• **Extracted text**:
NBA Neural Networks: Quantifying Playoff Performance by Number of Games Won and Seeding

Published in

re-HOOP*PER-rate

7 min readAug 21, 2020

In my NCAA postseason March Madness neural networks, I use a metric known as “Wins Above Seeding” to determine how well a team will perform relative to its position within the playoff bracket. At its core, the “Wins Above Seeding” is a valuation metric that determine whether a team is over-valued or under-valued relative to their position within the bracket. It was inspired by the Warren Buffet / Benjamin Graham value investing approach that is constantly on the lookout for undervalued equities to invest in and overvalued equities to avoid. In this case, the neural network is trained using previous seasons’ team statistics and “Wins Above Seeding” value data. Based on the patterns found by the neural network, the teams for the current season’s NCAA postseason are evaluated.

I’ve always wanted to adapt this approach to the NBA postseason, but there’s an extra complication there: unlike the single elimination NCAA March Madness, the NBA playoffs consist of 4 rounds of best of 7 series. In other words, an effective NBA playoff prediction tool must tell us not only which teams will win and advance, but also how many games the team will play before advancing. This is information that isn’t captured by a simple “Wins Above Seeding” metric. In fact, compared to the wild upsets in March Madness, the 7 game series format insures that upsets rarely occur in the NBA playoffs. Instead, participants in bracket challenges like the NBA Pick ’Em Bracket Challenge gain points on the competition by predicting the exact number of games in a series (i.e. how many games are played before one of the teams reaches 4 wins). Instead of “Wins Above Seeding”, my neural network approach would require a new metric that captures both which teams advance, and how many games that team takes to advance — all while accounting for the team’s 1-through-8 playoff seeding.

After playing around with the numbers, I found a relatively good way to quantify this seeding adjusted NBA playoff performance using the number of games a team wins in the postseason. After all, the number of games a team wins is a direct reflection of how far a team advances — a team that advances past the first round wins at least 4 games, a team that advances past the second round into the conference finals wins at least 8 games, and so on until a champion is crowned after winning 16 games. As legendary Phildaelphia 76er Moses Malone once put it, winning an NBA championship comes down to “Fo’, Fo’, Fo’, Fo’”. My new metric, which I call LOgarithmic Victories-Scaled-Seed (LOVSS), is defined by:

LOVSS=floor(log-base 2 (number_of_wins * (seed+1)))

where number_of_wins is the number of games the team wins in the postseason, seed is the team’s seeding within its conference between 1 and 8 (where 1 is the best regular season team and 8 is the worst), and the floor operation returns the highest integer value less than or equal to the result of the log base 2 operation. One interesting wrinkle here is adding 1 to a team’s seed before multiplying by the number of wins to calculate the LOVSS. I did this to achieve a nice symmetry: an 8 seed that upsets a 1 seed in the first round but doesn’t win any more games will have a LOVSS of:

LOVSS=floor(log(4*(8+1)))=floor(5.17)=5

while a 1 seed that wins the championship will have a LOVSS of:

LOVSS=floor(log(16*(1+1)))=floor(5)=5.

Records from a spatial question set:
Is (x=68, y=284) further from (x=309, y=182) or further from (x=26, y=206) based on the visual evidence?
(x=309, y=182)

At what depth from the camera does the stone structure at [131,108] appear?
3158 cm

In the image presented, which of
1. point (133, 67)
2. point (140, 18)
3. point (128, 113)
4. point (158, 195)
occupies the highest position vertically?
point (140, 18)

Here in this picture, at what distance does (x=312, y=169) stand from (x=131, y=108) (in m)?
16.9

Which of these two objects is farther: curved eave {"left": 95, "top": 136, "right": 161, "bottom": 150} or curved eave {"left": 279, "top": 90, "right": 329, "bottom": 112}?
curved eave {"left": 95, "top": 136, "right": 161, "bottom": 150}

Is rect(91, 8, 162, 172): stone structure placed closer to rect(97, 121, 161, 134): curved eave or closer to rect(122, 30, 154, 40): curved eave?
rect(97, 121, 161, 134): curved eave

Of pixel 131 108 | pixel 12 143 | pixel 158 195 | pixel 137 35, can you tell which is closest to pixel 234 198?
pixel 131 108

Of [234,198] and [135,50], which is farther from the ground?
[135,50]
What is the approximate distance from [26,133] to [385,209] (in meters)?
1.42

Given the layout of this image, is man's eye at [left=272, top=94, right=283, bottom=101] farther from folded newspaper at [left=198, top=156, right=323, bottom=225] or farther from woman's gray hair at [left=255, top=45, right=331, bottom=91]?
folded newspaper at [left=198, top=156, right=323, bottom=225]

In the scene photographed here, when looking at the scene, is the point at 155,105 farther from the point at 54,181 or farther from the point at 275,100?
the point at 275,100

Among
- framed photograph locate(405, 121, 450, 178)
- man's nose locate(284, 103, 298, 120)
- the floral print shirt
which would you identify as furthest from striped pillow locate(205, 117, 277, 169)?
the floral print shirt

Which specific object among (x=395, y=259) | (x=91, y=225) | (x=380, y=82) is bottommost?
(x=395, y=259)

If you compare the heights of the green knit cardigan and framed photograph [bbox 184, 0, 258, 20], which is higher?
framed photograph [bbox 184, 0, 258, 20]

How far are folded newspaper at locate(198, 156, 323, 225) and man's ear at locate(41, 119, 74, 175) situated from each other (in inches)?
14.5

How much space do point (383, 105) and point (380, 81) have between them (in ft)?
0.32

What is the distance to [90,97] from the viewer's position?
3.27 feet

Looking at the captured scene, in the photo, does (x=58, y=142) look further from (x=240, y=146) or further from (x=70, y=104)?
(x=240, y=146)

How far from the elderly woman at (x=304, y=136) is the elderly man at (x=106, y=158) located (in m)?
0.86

• **Task list**:
**a)** Count the lines of the records that contain the string "position", treating uppercase and lowercase letters as distinct. Reply with the number alone.
**b)** Write the next part of the article on measuring NBA playoff performance by wins and seeding, starting right after its last sentence.

• **Responses in order**:
**a)** 2

**b)**
I used a Python scraping script to get historical data on LOVSS for every NBA playoff team from the 2013 to 2019 seasons (ignoring the lockout shortened 2012 season and all the seasons before it). I also leveraged the data from my previous NBA restart training dataset (which includes each team’s season average ranking relative to the rest of the league in Three Point Percentage, Two Point Percentage, and Rebounds /Assists /Steals / Blocks /Turnovers / Points per 100 possessions). The result looked something like this:

To understand the above data, Miami won the championship in 2013 (a LOVSS of 5 for LeBron and Dwyane Wade’s first seeded Heat team), while being 2nd in the league for three point percentage, 1st in two point percentage, 16th in free throw percentage, and so on and so forth. Meanwhile, their first round opponent, the Milwaukee Bucks, have a LOVSS of 0, having won no games at all that postseason.

After that, I grabbed data the same per 100 possessions data for the playoff teams this season. I trained a neural network with 3 hidden layers in Keras using the historical playoff data (that’s very similar to my March Madness Neural Network MadNet):

Neural Network with 3 hidden layers and Dropout

using a softmax activation layer (note I had to convert all of the LOVSS data to a onehot representation before I did this) and adding regularization and dropout after each layer to prevent overfitting. I found the “elbow” of the training curve after around 128 epochs of training:

so that’s what I used to obtain my results. I ended up training the neural network over 20 times on this data, and using each of these neural networks to calculate a LOVSS score based on 2020 NBA data. Initially, I used data that didn’t include stats from the bubble restart, since 1) I had that data handy from my previous NBA neural network and 2) I wanted to see how that compared to the results when NBA restart stats are included, to see which teams gained momentum from playing in the NBA bubble.

To identify how well a team would do after the restart, I used the average LOVSS value predicted by the neural networks and reversed the equation shown above (i.e. instead of taking a logarithm, I calculated 2^LOVSS and then calculated the number of games won). I also took into account historical data regarding how a NBA playoff series between 2 teams with specific seedings and LOVSS metrics evolved. Here’s the bracket based on the LOVSS predictions based on the pre-bubble NBA stats:

Neural Network generated NBA Playoff bracket based on pre-bubble data

As we can see, the neural network is hype on the Bucks — as everyone was before the bubble started. As for the Lakers, even before their restart bubble woes the neural network didn’t particularly like their team profile. The neural network didn’t particularly like the Raptors or Sixers either, and expected Denver to give the Clippers a really competitive second round series out in the West.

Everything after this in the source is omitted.